Entries from a dataset:

##############################

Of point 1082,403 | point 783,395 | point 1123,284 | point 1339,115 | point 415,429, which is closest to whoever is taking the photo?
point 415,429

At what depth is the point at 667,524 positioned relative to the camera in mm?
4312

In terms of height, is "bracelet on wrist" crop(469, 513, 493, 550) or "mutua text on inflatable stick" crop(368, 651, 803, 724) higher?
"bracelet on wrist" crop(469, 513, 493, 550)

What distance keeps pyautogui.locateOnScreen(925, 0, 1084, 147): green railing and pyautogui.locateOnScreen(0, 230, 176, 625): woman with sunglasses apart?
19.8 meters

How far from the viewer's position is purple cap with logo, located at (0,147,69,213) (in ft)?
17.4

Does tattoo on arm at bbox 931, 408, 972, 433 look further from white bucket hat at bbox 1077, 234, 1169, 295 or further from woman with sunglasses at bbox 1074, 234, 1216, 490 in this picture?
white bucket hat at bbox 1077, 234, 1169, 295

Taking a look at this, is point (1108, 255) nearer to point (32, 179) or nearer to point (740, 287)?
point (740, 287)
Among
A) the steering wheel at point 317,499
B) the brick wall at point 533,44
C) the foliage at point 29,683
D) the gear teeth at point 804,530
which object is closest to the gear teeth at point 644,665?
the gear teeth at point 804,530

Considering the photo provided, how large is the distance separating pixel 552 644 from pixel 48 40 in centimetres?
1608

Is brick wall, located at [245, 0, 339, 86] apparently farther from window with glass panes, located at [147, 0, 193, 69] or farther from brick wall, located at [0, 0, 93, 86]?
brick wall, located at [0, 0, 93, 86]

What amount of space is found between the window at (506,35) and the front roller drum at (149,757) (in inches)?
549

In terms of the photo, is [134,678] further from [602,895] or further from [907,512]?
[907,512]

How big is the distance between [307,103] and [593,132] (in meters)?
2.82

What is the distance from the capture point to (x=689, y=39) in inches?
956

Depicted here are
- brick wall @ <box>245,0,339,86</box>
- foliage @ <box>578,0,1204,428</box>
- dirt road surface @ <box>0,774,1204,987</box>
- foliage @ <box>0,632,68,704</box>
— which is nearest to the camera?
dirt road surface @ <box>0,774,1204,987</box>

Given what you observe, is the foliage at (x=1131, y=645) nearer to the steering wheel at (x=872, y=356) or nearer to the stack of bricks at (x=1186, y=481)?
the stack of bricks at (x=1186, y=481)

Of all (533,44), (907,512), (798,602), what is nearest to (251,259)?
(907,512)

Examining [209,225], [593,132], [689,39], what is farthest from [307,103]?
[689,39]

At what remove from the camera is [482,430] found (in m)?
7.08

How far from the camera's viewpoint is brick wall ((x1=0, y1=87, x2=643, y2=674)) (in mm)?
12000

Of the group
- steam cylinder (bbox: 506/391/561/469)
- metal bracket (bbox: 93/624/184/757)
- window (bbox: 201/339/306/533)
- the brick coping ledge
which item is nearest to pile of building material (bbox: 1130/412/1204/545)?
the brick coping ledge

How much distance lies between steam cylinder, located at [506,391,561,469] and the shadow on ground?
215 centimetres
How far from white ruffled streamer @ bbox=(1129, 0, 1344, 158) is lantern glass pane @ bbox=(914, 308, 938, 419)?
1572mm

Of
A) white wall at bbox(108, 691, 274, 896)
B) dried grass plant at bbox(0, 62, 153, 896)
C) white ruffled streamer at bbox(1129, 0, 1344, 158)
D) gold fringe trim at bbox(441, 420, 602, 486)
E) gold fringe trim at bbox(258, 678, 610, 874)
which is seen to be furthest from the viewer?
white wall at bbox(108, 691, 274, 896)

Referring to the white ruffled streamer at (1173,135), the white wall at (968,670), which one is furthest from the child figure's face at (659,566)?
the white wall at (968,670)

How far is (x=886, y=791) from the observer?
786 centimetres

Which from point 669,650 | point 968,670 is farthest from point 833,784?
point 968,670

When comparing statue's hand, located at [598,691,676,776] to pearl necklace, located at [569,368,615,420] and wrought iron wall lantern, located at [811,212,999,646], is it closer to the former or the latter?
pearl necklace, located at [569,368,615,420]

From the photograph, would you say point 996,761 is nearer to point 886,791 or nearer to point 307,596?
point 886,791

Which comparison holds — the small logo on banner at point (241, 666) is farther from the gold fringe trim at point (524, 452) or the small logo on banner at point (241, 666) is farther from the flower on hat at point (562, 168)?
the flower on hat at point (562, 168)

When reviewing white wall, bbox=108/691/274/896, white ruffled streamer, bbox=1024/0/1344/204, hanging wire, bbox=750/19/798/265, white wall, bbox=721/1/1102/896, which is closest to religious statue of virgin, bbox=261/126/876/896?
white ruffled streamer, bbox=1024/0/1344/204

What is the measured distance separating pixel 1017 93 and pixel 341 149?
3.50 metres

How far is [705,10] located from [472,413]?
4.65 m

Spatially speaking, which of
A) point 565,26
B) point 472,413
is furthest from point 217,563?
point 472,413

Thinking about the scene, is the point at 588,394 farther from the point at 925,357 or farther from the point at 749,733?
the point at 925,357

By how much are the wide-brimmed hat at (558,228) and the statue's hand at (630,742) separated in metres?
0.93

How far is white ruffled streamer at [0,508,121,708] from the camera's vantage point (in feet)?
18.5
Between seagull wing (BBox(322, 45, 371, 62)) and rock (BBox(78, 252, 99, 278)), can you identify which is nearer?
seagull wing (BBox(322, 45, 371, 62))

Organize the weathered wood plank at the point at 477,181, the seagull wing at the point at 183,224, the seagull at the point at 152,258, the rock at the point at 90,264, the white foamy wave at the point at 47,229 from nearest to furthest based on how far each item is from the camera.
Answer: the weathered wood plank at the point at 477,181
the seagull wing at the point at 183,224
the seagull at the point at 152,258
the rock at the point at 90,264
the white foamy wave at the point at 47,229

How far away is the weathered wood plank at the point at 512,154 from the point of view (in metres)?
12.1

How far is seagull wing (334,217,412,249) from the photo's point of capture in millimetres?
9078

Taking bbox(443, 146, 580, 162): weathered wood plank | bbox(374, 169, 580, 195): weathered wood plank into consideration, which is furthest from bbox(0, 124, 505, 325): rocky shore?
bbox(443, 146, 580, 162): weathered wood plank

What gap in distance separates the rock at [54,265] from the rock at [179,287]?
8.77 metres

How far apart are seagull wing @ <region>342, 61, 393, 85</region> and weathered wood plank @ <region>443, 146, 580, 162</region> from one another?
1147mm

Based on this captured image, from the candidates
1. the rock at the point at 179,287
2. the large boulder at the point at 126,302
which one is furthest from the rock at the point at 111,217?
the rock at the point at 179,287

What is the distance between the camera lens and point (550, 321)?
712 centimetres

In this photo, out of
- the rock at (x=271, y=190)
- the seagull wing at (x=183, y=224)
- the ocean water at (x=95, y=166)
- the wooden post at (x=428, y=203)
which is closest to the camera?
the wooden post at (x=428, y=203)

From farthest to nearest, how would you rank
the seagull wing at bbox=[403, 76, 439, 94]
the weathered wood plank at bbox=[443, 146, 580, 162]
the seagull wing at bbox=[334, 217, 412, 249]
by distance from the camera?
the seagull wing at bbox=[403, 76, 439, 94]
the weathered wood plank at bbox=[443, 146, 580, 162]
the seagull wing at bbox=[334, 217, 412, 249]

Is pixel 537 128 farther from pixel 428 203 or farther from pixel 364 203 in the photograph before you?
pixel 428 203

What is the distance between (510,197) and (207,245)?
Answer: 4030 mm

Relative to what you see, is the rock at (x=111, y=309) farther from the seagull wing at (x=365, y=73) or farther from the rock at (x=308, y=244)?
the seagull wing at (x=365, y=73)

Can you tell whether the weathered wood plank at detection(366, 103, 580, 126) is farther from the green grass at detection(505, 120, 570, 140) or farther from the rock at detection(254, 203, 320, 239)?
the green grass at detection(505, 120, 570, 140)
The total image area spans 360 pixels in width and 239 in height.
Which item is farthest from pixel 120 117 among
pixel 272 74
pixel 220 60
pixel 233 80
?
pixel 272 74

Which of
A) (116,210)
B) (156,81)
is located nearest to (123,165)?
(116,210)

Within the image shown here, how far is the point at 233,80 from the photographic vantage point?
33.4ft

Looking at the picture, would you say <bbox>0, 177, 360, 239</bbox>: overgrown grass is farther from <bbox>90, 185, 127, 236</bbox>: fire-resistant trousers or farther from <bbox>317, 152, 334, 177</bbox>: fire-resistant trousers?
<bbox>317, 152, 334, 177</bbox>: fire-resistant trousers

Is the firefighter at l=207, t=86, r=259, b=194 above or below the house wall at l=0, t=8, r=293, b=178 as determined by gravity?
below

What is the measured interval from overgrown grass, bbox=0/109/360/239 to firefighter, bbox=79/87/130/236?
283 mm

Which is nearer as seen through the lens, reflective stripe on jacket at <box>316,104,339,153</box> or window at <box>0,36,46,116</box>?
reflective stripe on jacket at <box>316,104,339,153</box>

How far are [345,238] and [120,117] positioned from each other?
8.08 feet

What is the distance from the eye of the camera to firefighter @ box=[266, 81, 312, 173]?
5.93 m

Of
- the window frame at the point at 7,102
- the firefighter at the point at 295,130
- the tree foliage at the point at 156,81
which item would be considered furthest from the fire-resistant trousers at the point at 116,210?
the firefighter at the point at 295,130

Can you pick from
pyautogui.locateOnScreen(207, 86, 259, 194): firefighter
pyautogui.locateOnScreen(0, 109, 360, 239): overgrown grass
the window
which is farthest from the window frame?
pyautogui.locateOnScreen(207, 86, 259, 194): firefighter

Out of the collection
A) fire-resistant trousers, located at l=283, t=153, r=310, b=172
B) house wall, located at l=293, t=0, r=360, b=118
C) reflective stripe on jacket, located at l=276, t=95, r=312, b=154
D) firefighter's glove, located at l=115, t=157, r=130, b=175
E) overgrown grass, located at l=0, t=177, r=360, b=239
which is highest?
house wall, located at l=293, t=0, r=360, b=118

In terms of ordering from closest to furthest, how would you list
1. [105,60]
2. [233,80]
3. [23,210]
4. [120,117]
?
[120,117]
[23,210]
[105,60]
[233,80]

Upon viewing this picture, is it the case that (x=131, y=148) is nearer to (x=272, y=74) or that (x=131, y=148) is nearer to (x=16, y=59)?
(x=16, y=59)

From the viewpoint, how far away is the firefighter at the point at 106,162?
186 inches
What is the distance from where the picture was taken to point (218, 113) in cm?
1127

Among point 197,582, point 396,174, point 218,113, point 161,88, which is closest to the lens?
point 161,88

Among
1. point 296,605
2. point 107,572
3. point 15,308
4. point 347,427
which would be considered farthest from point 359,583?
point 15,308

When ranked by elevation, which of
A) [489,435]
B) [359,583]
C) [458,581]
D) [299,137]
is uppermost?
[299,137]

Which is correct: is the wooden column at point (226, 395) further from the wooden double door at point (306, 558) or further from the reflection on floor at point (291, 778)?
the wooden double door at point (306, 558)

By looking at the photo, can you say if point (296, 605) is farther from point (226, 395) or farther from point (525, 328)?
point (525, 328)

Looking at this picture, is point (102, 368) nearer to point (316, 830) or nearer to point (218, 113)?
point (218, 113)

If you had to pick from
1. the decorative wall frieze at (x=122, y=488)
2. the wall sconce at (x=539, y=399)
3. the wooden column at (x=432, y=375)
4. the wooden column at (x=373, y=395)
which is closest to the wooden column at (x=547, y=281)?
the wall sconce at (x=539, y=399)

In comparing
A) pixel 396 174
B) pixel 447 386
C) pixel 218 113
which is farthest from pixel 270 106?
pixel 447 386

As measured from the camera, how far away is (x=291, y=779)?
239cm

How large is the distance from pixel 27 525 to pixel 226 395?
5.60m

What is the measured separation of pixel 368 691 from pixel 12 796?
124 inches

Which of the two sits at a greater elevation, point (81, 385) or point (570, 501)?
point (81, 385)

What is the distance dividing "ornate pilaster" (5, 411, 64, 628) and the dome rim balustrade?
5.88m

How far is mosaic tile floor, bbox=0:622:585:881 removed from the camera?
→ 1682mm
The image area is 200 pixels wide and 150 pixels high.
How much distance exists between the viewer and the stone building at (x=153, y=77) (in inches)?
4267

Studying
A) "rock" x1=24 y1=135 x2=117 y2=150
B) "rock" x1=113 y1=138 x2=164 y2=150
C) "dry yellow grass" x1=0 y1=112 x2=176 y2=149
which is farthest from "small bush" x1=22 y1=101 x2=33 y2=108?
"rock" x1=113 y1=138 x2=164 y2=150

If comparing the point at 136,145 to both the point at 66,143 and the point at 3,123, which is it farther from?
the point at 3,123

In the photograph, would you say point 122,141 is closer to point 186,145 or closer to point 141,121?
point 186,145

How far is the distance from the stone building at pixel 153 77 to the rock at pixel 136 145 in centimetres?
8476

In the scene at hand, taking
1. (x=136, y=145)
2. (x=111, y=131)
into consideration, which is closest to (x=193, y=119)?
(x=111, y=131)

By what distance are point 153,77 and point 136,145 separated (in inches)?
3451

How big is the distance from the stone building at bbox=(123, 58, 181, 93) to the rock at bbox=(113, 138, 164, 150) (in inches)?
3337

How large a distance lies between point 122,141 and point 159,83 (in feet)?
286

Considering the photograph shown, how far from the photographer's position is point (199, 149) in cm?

##############################

Work to be completed:
How many lines in the entries above contain the word "farthest"? Reply with the count alone.

Exercise answer:
8